# About this exercise
Reproduce the whole listing word for word. Leave every image out.

# Data shown
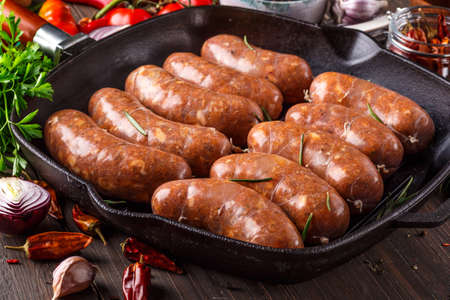 Grilled sausages, homemade, cast iron skillet or frying pan with tomatoes, garlic and rosemary. Brazilian barbecue. copy space
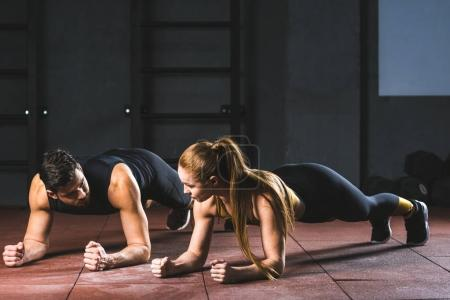 Photo for Front view of young sportswoman and sportsman doing push ups in sports hall - Royalty Free Image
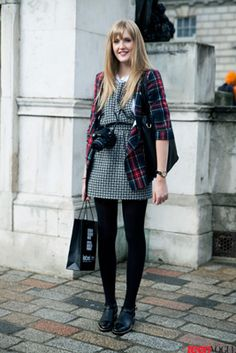 Student Francesca Auld shows off an oversize plaid blazer from River Island paired with a printed Topshop dress—plus the the most functional accessory of all: a classic camera.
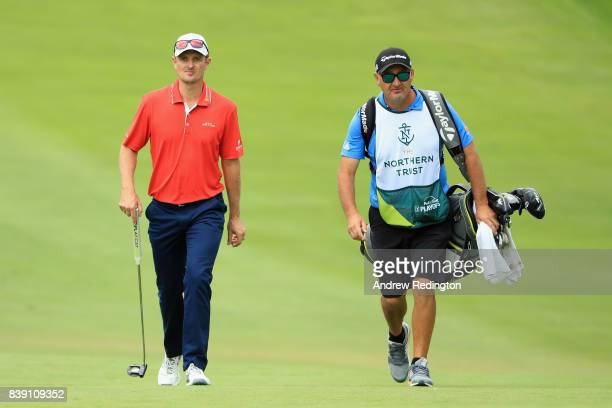 Justin Rose of England walks with caddie Mark Fulcher on the ninth hole during round two of The Northern Trust at Glen Oaks Club on August 25 2017 in...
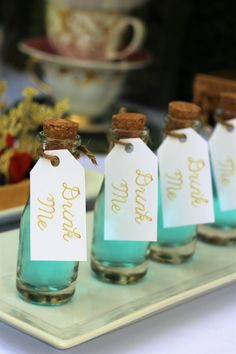 """Drink Me"" Bottles from an Alice In Wonderland Dessert Table via Kara's Party Ideas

# Task response
 Grilled sausages, homemade, cast iron skillet or frying pan with tomatoes, garlic and rosemary. Brazilian barbecue. copy space
 Photo for Front view of young sportswoman and sportsman doing push ups in sports hall - Royalty Free Image
 Student Francesca Auld shows off an oversize plaid blazer from River Island paired with a printed Topshop dress—plus the the most functional accessory of all: a classic camera.
 Justin Rose of England walks with caddie Mark Fulcher on the ninth hole during round two of The Northern Trust at Glen Oaks Club on August 25 2017 in...
 """Drink Me"" Bottles from an Alice In Wonderland Dessert Table via Kara's Party Ideas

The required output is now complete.